__Written request__: Convert each line of the records below into a JSON list of strings, one string per line and no blank lines.

─── Given data

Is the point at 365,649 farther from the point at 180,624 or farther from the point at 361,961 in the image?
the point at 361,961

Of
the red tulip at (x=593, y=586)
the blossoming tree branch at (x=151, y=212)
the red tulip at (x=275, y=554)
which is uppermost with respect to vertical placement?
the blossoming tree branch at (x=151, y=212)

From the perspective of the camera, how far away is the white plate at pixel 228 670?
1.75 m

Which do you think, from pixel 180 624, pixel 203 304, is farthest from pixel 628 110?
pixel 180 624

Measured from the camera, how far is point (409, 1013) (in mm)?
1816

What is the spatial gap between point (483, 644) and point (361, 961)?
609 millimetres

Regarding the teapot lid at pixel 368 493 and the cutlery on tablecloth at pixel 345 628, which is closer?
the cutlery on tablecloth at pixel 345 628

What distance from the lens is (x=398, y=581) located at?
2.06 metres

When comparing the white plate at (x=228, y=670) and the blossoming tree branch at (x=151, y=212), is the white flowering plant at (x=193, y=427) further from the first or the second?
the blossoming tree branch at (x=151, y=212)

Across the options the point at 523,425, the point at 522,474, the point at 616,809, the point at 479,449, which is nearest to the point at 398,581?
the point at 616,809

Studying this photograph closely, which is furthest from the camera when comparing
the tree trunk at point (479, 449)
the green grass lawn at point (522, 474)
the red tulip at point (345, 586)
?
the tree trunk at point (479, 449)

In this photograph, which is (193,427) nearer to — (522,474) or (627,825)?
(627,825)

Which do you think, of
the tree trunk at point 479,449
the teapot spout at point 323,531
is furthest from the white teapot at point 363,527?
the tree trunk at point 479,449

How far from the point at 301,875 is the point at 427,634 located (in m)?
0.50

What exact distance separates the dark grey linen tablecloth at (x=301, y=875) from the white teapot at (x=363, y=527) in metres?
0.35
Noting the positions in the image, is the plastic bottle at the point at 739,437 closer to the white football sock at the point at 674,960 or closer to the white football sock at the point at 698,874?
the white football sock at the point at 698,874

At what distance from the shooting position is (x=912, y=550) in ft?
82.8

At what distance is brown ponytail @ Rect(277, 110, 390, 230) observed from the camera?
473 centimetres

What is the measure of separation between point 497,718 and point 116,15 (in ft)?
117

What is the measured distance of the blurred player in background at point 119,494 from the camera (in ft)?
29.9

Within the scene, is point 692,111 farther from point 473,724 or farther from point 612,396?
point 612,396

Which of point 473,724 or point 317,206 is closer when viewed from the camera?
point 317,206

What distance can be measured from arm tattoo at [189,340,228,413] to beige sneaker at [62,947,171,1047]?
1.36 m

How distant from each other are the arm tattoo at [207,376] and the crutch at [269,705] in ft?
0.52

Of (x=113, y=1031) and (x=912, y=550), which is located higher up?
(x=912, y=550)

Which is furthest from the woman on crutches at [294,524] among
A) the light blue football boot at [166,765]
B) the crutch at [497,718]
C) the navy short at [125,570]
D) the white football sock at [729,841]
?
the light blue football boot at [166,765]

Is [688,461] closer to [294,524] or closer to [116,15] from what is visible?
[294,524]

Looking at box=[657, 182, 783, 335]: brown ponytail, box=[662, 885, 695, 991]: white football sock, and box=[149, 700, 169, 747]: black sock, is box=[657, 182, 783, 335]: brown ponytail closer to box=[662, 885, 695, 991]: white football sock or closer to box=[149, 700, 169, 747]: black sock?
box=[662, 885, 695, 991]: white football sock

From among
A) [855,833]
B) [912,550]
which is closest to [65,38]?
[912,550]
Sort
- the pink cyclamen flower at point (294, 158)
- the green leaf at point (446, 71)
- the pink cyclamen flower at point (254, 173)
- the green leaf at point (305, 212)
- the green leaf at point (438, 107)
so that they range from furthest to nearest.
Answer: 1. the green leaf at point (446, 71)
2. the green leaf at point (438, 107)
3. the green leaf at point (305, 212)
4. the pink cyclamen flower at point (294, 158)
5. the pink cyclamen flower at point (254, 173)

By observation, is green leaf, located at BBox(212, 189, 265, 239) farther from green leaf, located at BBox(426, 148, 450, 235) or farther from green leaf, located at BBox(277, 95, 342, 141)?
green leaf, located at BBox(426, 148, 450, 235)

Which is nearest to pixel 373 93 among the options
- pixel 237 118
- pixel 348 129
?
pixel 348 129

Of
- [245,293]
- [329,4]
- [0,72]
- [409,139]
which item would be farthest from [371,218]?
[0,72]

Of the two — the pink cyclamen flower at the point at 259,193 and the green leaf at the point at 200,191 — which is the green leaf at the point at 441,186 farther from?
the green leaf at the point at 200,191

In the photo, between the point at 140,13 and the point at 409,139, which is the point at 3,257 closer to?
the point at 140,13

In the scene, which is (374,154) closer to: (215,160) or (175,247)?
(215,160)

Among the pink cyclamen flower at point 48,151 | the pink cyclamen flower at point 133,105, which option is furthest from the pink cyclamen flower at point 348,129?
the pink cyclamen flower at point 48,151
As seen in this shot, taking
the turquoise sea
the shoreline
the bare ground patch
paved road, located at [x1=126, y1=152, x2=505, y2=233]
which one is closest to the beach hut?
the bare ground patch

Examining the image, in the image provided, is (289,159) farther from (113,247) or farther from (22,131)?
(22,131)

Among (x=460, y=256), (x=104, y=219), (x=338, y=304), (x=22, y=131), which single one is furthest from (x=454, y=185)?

──────

__Task answer__:
[
  "Is the point at 365,649 farther from the point at 180,624 or farther from the point at 361,961 in the image?",
  "the point at 361,961",
  "Of",
  "the red tulip at (x=593, y=586)",
  "the blossoming tree branch at (x=151, y=212)",
  "the red tulip at (x=275, y=554)",
  "which is uppermost with respect to vertical placement?",
  "the blossoming tree branch at (x=151, y=212)",
  "From the perspective of the camera, how far away is the white plate at pixel 228 670?",
  "1.75 m",
  "Which do you think, from pixel 180 624, pixel 203 304, is farthest from pixel 628 110?",
  "pixel 180 624",
  "Measured from the camera, how far is point (409, 1013) (in mm)?",
  "1816",
  "What is the spatial gap between point (483, 644) and point (361, 961)?",
  "609 millimetres",
  "Regarding the teapot lid at pixel 368 493 and the cutlery on tablecloth at pixel 345 628, which is closer?",
  "the cutlery on tablecloth at pixel 345 628",
  "What distance from the lens is (x=398, y=581) located at?",
  "2.06 metres",
  "When comparing the white plate at (x=228, y=670) and the blossoming tree branch at (x=151, y=212), is the white flowering plant at (x=193, y=427) further from the first or the second?",
  "the blossoming tree branch at (x=151, y=212)",
  "Across the options the point at 523,425, the point at 522,474, the point at 616,809, the point at 479,449, which is nearest to the point at 398,581?",
  "the point at 616,809",
  "Studying this photograph closely, which is furthest from the camera when comparing",
  "the tree trunk at point (479, 449)",
  "the green grass lawn at point (522, 474)",
  "the red tulip at point (345, 586)",
  "?",
  "the tree trunk at point (479, 449)",
  "In this photograph, which is (193,427) nearer to — (522,474) or (627,825)?",
  "(627,825)",
  "Which do you think, of",
  "the tree trunk at point 479,449",
  "the teapot spout at point 323,531",
  "is furthest from the white teapot at point 363,527?",
  "the tree trunk at point 479,449",
  "How far from the point at 301,875 is the point at 427,634 located (in m)?",
  "0.50",
  "What exact distance separates the dark grey linen tablecloth at (x=301, y=875) from the white teapot at (x=363, y=527) in metres?",
  "0.35",
  "Noting the positions in the image, is the plastic bottle at the point at 739,437 closer to the white football sock at the point at 674,960 or closer to the white football sock at the point at 698,874?",
  "the white football sock at the point at 698,874",
  "At what distance from the shooting position is (x=912, y=550) in ft?",
  "82.8",
  "At what distance is brown ponytail @ Rect(277, 110, 390, 230) observed from the camera?",
  "473 centimetres",
  "What is the measure of separation between point 497,718 and point 116,15 (in ft)?",
  "117",
  "What is the measured distance of the blurred player in background at point 119,494 from the camera (in ft)?",
  "29.9",
  "Within the scene, is point 692,111 farther from point 473,724 or farther from point 612,396?",
  "point 612,396",
  "Which of point 473,724 or point 317,206 is closer when viewed from the camera?",
  "point 317,206",
  "What distance can be measured from arm tattoo at [189,340,228,413] to beige sneaker at [62,947,171,1047]?",
  "1.36 m",
  "How distant from each other are the arm tattoo at [207,376] and the crutch at [269,705] in ft?",
  "0.52",
  "Of (x=113, y=1031) and (x=912, y=550), which is located higher up?",
  "(x=912, y=550)",
  "Which is furthest from the woman on crutches at [294,524] among",
  "A) the light blue football boot at [166,765]",
  "B) the crutch at [497,718]",
  "C) the navy short at [125,570]",
  "D) the white football sock at [729,841]",
  "?",
  "the light blue football boot at [166,765]",
  "Is [688,461] closer to [294,524] or closer to [116,15] from what is visible?",
  "[294,524]",
  "Looking at box=[657, 182, 783, 335]: brown ponytail, box=[662, 885, 695, 991]: white football sock, and box=[149, 700, 169, 747]: black sock, is box=[657, 182, 783, 335]: brown ponytail closer to box=[662, 885, 695, 991]: white football sock or closer to box=[149, 700, 169, 747]: black sock?",
  "box=[662, 885, 695, 991]: white football sock",
  "From among",
  "A) [855,833]",
  "B) [912,550]",
  "which is closest to [65,38]?",
  "[912,550]",
  "Sort",
  "- the pink cyclamen flower at point (294, 158)",
  "- the green leaf at point (446, 71)",
  "- the pink cyclamen flower at point (254, 173)",
  "- the green leaf at point (305, 212)",
  "- the green leaf at point (438, 107)",
  "so that they range from furthest to nearest.",
  "Answer: 1. the green leaf at point (446, 71)",
  "2. the green leaf at point (438, 107)",
  "3. the green leaf at point (305, 212)",
  "4. the pink cyclamen flower at point (294, 158)",
  "5. the pink cyclamen flower at point (254, 173)",
  "By observation, is green leaf, located at BBox(212, 189, 265, 239) farther from green leaf, located at BBox(426, 148, 450, 235) or farther from green leaf, located at BBox(277, 95, 342, 141)?",
  "green leaf, located at BBox(426, 148, 450, 235)",
  "Which is nearest to pixel 373 93 among the options",
  "- pixel 237 118",
  "- pixel 348 129",
  "?",
  "pixel 348 129",
  "Of",
  "- [245,293]",
  "- [329,4]",
  "- [0,72]",
  "- [409,139]",
  "which item would be farthest from [371,218]?",
  "[0,72]",
  "Of the two — the pink cyclamen flower at the point at 259,193 and the green leaf at the point at 200,191 — which is the green leaf at the point at 441,186 farther from?",
  "the green leaf at the point at 200,191",
  "In the photo, between the point at 140,13 and the point at 409,139, which is the point at 3,257 closer to?",
  "the point at 140,13",
  "In the scene, which is (374,154) closer to: (215,160) or (175,247)?",
  "(215,160)",
  "Among the pink cyclamen flower at point 48,151 | the pink cyclamen flower at point 133,105, which option is furthest from the pink cyclamen flower at point 348,129?",
  "the pink cyclamen flower at point 48,151",
  "As seen in this shot, taking",
  "the turquoise sea",
  "the shoreline",
  "the bare ground patch",
  "paved road, located at [x1=126, y1=152, x2=505, y2=233]",
  "which one is closest to the beach hut?",
  "the bare ground patch",
  "Examining the image, in the image provided, is (289,159) farther from (113,247) or farther from (22,131)?",
  "(22,131)",
  "Among (x=460, y=256), (x=104, y=219), (x=338, y=304), (x=22, y=131), which single one is furthest from (x=454, y=185)?"
]